Il reato omissivo si sostanzia nel mancato compimento di un obbligo imposto a livello legislativo. L’omissione giuridicamente rilevante è un concetto di carattere normativo, essendo identificabile e percepibile solamente in relazione ad una norma giuridica che prescriva un’azione connotata da doverosità 105 : la causalità dell’omissione non consiste in altro che in un “equivalente normativo” di un rapporto causale vero e proprio106. L’omissione si compone di tre elementi, consistenti nella condotta passiva, nell’obbligo giuridico di agire e nella possibilità di adempiere a tale obbligo. Ogni qual volta si controverta sulla responsabilità del medico il giudice deve di conseguenza confrontarsi con la sussistenza di questi tre elementi. Si può rilevare tuttavia come in giurisprudenza non di rado si glissi erroneamente sull’accertamento del terzo elemento, considerandolo sussistente in re ipsa nella posizione del terapeuta e non approfondendo adeguatamente l’idoneità degli strumenti nella concreta disponibilità dello psichiatra ad impedire la verificazione dell’evento lesivo.

Sono due i meccanismi attraverso i quali un’omissione può assumere rilevanza penalistica e corrispondono sostanzialmente alla topica bipartizione tra “reati omissivi propri” e “reati omissivi impropri”.

La prima ipotesi è costituita dalla previsione dell’omissione in una norma incriminatrice strutturata in modo da sanzionare direttamente la violazione dell’obbligo di agire in una determinata direzione.

105 In dottrina si esprime efficacemente questo concetto affermando che l’omissione è un concetto di carattere normativo e di relazione che si sostanzia nel non facere quod debeatur: CARACCIOLI I., Omissione (voce), in Noviss. dig. it ., Vol. XI, Torino, 1965, p. 895.

Nell’assetto dell’attuale legislazione psichiatrica, in seguito all’abrogazione espressa delle ipotesi omissive comprese nell’originaria rubrica del codice penale “Contravvenzioni concernenti la custodia di alienati di mente, di minori o di persone detenute” (libro III, titolo I, capo I, sezione III, paragrafo 6), non sussistono più previsioni legislative che consentano l’operatività di questo primo meccanismo.

Il secondo meccanismo che consente l’attivazione di una risposta penalistica dinanzi ad un’omissione fa invece perno sulla clausola generale dell’art. 40, comma 2, c.p. (“non impedire un evento, che si ha l’obbligo giuridico di impedire, equivale a cagionarlo”). È questo il meccanismo che rileva nell’ambito della responsabilità penale dello psichiatra (fatta eccezione per i rari casi in cui si ricorre alle fattispecie dolose cui si è fatto cenno nel capitolo precedente). Il terapeuta dunque è essenzialmente chiamato a rispondere per un reato omissivo improprio, che contravviene all’obbligo di impedire un evento tipico descritto da una fattispecie commissiva-base.

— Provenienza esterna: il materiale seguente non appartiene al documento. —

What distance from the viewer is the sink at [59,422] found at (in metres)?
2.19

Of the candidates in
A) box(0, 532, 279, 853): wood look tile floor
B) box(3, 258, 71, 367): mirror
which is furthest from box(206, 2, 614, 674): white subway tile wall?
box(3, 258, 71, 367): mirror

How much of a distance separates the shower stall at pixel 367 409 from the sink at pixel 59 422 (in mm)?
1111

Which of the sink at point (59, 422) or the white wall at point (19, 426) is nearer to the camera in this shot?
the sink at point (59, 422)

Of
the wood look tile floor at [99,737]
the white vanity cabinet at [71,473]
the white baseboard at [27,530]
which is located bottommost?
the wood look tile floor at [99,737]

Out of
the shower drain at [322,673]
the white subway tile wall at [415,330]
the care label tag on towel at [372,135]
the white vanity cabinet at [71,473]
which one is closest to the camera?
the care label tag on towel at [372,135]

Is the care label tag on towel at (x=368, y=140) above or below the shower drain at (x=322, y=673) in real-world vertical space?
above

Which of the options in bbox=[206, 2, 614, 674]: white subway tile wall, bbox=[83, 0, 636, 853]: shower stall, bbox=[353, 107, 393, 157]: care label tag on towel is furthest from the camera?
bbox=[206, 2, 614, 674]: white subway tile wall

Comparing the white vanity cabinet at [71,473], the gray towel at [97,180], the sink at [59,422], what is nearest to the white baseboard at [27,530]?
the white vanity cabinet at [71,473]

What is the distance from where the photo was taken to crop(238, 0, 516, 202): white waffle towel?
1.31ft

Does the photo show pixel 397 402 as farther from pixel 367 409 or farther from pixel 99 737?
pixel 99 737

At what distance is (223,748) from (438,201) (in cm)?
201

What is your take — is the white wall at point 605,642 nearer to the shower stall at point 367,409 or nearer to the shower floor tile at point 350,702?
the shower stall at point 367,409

In adesione ad una concezione funzionale dell’obbligo di impedire l’evento si sostiene che l’equivalenza tra “cagionare” e “non impedire” debba essere sorretta da una “posizione di garanzia” nei confronti dell’interesse tutelato, gravante in capo al soggetto della cui responsabilità si discute e che si sostanzia un uno speciale vincolo derivante dall’incapacità del titolare del bene di provvedere autonomamente alla sua salvaguardia107.

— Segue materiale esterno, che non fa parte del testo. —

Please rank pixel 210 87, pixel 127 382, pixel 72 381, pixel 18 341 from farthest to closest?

Nella dottrina penalistica in materia di posizione di garanzia si prospetta una catalogazione che distingue tra posizioni c.d. di “controllo” (dirette alla neutralizzazione di fonti di pericolo determinate e di conseguenza alla tutela di tutti i titolari di interessi protetti suscettibili di essere minacciati da tali fonti di pericolo) e

posizioni c.d. di “protezione” (finalizzate alla neutralizzazione di tutti i pericoli in grado di minacciare specifici interessi protetti).108

La classificazione della posizione del medico psichiatra nel quadro teorico prospettato (in termini di posizione di protezione o di controllo) costituisce una delle questioni più discusse della materia de qua.